**WORK ORDER:** Filter the entries below, keeping every line that has the word "MegaDetector".

Stored items

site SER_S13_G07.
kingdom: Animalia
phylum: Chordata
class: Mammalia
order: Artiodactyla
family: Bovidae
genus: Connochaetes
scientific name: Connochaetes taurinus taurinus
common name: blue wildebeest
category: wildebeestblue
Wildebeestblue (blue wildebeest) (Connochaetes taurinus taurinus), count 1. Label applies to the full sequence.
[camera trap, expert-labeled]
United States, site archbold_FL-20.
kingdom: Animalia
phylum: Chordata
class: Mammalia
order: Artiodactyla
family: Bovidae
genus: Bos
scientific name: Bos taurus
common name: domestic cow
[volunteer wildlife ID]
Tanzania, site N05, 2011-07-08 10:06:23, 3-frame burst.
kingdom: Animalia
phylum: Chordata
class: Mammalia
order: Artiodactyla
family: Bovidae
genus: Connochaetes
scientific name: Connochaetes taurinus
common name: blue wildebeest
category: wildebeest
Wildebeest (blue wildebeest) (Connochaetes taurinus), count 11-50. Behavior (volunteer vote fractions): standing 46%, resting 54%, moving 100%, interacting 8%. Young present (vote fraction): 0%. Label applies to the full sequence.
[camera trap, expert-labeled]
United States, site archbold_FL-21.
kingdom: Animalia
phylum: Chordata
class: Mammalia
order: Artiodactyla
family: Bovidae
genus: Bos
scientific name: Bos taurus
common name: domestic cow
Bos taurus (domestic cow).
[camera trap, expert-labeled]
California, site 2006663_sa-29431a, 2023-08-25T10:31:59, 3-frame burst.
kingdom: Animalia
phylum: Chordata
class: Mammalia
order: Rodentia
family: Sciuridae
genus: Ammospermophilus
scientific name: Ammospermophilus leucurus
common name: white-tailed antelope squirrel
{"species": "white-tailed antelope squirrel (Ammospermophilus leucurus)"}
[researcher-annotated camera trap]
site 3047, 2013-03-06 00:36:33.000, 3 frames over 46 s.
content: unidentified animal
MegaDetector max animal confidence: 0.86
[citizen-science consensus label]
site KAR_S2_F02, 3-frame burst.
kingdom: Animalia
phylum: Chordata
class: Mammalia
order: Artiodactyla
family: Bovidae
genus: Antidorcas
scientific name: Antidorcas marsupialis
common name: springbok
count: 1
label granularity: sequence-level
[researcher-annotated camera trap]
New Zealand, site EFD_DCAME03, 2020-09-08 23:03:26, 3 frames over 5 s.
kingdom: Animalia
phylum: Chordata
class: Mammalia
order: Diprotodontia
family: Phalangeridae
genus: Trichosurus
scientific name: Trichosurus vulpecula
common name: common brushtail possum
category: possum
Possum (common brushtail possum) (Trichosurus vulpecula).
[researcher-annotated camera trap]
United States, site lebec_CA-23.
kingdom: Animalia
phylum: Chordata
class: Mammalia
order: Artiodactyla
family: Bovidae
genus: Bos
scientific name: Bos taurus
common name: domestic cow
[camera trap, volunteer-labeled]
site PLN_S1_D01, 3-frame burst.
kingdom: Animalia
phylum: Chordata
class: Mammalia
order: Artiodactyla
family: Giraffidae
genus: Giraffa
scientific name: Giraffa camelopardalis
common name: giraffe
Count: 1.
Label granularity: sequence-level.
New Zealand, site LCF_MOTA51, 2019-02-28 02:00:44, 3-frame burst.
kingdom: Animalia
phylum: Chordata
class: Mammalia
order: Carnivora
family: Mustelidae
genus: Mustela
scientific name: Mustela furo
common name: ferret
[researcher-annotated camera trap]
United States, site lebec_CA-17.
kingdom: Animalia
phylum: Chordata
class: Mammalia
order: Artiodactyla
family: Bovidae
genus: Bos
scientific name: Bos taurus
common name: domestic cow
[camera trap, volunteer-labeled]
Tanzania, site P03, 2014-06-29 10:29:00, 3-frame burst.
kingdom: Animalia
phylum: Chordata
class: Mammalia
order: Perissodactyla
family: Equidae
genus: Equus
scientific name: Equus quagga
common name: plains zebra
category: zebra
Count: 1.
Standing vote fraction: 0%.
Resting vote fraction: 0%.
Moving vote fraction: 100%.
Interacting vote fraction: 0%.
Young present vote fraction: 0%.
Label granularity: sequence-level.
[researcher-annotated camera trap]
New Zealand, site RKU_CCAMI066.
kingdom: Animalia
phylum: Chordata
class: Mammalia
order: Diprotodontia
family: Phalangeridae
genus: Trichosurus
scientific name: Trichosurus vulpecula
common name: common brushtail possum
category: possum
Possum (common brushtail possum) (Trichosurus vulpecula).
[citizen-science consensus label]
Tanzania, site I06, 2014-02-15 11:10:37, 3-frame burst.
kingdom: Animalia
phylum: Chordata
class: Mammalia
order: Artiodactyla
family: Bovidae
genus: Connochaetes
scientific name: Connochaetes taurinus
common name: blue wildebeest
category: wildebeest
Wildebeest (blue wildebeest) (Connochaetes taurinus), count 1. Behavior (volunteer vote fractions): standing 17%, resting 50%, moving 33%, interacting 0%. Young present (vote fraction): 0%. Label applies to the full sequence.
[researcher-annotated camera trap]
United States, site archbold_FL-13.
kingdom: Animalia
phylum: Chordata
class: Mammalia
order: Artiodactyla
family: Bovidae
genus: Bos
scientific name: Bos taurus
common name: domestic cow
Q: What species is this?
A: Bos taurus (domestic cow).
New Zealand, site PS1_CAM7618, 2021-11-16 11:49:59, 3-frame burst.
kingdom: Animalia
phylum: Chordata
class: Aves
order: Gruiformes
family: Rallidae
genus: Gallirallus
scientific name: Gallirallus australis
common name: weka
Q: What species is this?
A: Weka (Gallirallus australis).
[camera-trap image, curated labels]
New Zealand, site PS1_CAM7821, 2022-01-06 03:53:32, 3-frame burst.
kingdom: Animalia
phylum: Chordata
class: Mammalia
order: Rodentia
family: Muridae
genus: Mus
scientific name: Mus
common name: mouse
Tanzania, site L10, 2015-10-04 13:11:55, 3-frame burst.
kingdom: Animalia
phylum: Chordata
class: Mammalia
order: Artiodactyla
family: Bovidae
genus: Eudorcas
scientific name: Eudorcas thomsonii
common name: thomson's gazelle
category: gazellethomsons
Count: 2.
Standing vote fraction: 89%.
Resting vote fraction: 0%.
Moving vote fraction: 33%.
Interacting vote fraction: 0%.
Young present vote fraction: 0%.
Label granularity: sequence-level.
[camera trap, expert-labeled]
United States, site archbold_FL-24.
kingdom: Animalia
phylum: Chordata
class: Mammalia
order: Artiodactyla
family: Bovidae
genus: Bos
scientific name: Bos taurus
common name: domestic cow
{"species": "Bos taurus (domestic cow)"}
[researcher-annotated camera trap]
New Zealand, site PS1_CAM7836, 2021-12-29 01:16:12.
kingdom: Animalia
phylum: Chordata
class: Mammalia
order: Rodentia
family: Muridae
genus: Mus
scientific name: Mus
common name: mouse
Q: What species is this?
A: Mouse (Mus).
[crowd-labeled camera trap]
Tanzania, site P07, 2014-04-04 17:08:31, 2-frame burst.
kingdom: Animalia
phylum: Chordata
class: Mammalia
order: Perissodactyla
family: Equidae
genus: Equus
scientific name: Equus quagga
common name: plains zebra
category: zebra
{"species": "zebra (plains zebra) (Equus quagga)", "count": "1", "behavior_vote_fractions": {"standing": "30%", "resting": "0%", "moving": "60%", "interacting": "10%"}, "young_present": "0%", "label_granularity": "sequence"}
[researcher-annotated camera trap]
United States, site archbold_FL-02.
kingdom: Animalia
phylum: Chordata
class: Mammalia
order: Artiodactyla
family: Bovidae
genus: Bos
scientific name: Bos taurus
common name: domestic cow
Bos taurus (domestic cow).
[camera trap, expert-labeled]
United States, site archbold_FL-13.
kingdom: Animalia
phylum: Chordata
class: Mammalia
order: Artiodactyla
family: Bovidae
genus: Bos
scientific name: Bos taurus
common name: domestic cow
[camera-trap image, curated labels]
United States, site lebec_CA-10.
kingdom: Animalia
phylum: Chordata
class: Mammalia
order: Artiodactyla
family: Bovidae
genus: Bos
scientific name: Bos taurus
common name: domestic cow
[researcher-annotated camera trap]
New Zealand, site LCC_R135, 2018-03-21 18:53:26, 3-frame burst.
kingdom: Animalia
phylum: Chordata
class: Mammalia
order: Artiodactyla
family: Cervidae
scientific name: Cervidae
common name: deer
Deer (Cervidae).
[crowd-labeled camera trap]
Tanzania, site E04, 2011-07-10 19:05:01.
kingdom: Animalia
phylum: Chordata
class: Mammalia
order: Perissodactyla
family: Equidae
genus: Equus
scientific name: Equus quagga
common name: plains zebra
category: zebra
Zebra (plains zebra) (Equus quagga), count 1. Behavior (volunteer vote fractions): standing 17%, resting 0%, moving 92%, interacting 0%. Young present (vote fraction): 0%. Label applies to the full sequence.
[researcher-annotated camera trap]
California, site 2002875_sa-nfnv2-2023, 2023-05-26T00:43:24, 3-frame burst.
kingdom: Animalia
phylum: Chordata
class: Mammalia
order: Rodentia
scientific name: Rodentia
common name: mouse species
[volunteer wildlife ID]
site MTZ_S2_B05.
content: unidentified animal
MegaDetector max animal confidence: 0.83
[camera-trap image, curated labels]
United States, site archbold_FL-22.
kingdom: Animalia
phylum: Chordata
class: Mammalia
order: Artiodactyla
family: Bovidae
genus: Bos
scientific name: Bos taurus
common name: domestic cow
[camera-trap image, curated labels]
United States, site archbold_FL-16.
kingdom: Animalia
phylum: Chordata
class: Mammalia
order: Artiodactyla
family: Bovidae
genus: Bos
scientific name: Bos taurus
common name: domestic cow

**RESPONSE AREA:**
MegaDetector max animal confidence: 0.86
MegaDetector max animal confidence: 0.83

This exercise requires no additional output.